The concept of solar is that it avoids the burning on non renewable fuels and that saves GHG.  Since solar power can't be made at night, there are no GHG savings from Nelson's solar garden.  And its unlikely BC Hydro is buying Nelson power at night anyways, so the solar garden does nothing.

          Show me the data that makes solar have any value or benefit to this community.

Any excess annual power for sale from Nelson hydro comes when the lake level is up from April through August as shown in the graph below.   Also the time most annual solar power is earned.


Below is a daily consumption graph for the average home, a peak around breakfast when no solar power is made, little use through the day when all solar is made, another larger peak at suppertime through bedtime, when no solar power is earned.   The suggestion that most Nelson hydro extra power is made at night, to suggest solar has value is false.   Midday when solar is maximum we can't use it, don't need it, another piece of misinformation.  Misinformation is what this project has been about since the beginning.

             Power consumption peaks at breakfast and supper into evening, when solar is worthless.





Fortunatly "BC Hydro applied to the BC Utilities Commission to no longer buy anyone's solar power.  Why would they pay full retail for this worthless power and let their own clean green waterpower spill down the river with profits!

Fortis electric said it best  "it will be a challenge when the public begins to understand the economics of solar power"

Tuesday 15 December 2015

Is the Nelson solar garden information deceptive? Read my letter to the editor.

My letter to the editor at this link

Is the Nelson solar garden information deceptive?

Will this change anything?  Not if people don't speak out.....

Click here, let city council know, or it will be your pocket being picked once again.

Ask them the questions that remain unanswered,  under whose authority and when did the project change from only $25,000 the rest paid for by those opting in, to everyone now paying what will likely be far more than half this project with no benefit to the community.

And the question, where will the credit come from  for those opting in?

The contractor says solar will reach parity in 7 years?  HUH!!!

There will be a Return on Investment in 10 or 12 years?  How does she get away with making these statements?

Where is the Green House Gas saving?


Friday 11 December 2015

AN UNWILLING PARTICIPANT



Looking back on my blog I see its very repetitive.   Also far to much information that is not easily understood by the average person.

This blog is revised.  This short piece of information is just another piece of the knowledge base that will help you understand solar power in terms of sunhours.

A sunhour is not the same as sunlight hours in terms of solar calculations.


An analogy might help complete the picture. Imagine that you have to pour sunshine into buckets , and each holds 1,000 watt-hours of solar energy.

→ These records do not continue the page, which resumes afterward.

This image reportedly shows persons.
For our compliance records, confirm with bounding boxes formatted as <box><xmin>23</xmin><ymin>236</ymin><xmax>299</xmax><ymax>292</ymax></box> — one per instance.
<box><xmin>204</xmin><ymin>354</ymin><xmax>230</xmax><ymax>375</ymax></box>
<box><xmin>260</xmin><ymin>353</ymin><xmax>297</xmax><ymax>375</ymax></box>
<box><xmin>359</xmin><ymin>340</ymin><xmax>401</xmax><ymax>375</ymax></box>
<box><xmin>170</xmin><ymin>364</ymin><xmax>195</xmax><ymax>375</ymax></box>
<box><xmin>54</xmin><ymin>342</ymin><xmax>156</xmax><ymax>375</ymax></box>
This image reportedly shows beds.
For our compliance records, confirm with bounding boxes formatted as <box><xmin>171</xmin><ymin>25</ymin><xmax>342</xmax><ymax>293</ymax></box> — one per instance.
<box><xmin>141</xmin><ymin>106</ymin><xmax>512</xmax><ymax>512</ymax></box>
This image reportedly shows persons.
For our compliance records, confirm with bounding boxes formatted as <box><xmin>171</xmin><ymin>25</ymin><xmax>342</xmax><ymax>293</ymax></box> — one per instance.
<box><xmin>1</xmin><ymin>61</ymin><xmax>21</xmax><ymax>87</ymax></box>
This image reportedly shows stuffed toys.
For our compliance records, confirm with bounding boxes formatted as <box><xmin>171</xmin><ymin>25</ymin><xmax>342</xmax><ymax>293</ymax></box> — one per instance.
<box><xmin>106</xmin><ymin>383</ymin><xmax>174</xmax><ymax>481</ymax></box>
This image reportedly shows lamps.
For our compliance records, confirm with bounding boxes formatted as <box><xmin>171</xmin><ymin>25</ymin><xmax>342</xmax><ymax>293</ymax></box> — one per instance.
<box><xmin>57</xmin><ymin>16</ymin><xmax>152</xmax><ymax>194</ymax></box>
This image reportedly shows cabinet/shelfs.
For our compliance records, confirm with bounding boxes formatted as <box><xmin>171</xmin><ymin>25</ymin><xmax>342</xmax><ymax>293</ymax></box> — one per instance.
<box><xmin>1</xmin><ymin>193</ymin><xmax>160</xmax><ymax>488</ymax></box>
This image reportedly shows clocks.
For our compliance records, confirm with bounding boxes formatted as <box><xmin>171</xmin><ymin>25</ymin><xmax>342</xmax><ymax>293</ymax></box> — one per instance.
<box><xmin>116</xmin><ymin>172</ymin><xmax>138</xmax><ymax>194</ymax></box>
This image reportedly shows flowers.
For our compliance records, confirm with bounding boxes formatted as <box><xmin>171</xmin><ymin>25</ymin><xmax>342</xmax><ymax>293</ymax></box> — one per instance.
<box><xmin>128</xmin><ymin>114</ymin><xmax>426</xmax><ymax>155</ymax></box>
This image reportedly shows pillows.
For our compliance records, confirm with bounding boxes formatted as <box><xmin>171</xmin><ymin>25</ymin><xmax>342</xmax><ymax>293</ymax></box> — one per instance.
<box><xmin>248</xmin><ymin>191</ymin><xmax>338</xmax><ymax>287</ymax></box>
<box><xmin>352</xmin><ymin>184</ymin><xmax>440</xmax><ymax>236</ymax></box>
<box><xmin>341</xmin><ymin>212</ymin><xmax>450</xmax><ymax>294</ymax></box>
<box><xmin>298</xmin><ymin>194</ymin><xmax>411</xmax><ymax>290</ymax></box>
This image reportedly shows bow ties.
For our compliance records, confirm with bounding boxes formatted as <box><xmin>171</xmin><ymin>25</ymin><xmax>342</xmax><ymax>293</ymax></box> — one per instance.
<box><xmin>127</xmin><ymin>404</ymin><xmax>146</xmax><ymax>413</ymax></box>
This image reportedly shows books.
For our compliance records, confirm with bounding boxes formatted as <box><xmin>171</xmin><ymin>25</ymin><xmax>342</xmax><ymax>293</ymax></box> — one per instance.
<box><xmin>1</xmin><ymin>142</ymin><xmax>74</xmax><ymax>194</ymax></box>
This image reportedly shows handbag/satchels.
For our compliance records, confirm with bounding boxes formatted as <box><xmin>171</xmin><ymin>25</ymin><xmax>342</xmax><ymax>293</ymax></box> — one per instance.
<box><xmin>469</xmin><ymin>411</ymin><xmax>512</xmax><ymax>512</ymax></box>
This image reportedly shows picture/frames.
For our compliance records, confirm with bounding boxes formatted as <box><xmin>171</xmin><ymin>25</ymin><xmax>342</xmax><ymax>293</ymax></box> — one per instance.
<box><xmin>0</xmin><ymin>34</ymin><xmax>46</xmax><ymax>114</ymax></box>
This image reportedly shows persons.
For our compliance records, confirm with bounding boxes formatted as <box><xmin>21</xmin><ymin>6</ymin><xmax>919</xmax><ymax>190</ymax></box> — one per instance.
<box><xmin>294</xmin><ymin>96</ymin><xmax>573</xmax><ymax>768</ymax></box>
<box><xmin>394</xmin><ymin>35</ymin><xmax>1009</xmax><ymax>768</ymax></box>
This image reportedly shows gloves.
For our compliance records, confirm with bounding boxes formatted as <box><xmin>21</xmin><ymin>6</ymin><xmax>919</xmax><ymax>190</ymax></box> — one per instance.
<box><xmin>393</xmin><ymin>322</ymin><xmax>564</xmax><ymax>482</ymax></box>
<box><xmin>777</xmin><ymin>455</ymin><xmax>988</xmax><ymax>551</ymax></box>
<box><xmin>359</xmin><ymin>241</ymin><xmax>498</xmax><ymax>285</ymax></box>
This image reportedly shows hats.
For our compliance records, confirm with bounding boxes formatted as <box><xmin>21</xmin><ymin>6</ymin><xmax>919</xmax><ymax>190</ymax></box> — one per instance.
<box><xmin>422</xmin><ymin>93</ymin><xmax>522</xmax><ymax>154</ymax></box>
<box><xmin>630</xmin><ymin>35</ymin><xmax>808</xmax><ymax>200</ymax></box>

The fastest rate of filling that bucket will occur at solar noon in the summer, when the sunlight is overhead and perpendicular to the solar panel.  At that time, you could fill a 1,000-watt-hour bucket in 1 hour (1 KWH per hour). At any other time of the day, however, it will take longer than 1 hour to get an equivalent “bucket” of 1 peak sun-hour.



Years of data for Nelson shows we receive from 900 - 1000 annual sunhours for solar calculations.

The 50 kW Nelson solar garden might earn from 45 - 50,000 kWh annually.  About 4 average homes.

That is in a perfect world where everything is new and working.  Dust, dirt, snow, underperforming panels and aging panels that make less power every year will change this.

Yet the consulting engineers report and financial calculations are based on their figure of 61,000kWh.
Of the dozens of public sites in BC offering public data this isn't found other than in Canada's only desert climate - around Osoyoos and Oliver.

The Nelson solar garden contractor has stated publicly, experts say we might earn in excess of  70,000kWh.

With dual axis tracking where motors track the sun in azimuth and elevation, there is a gain, some suggest 30% or more.  All expert advice says its cheaper to add 30% more panels than to involved dual motors attempting to move a set of solar panels every few minutes up and down as required for the next 20 years if solar panels last that long.    But no explanation is given to these claims that continuously form part of the internet "free" solar power propaganda.

Here is a classic....another waste of public money for solar power.  The washroom at the skatepark.

Look at the picture, two engineers and a building technologist...
A city councillor in the middle at the time of this project, a green washroom, super insulated, solar light and hot water (it didn't make enough power for a mouse to wash its foot).   Enough money spent here to put a washroom in every city park.  This one closed for the winter and at night.  A big skylight and simple building not the mud straw demonstration whatever it was.

And did the solar panels see any sunlight?  NO they are under trees!!!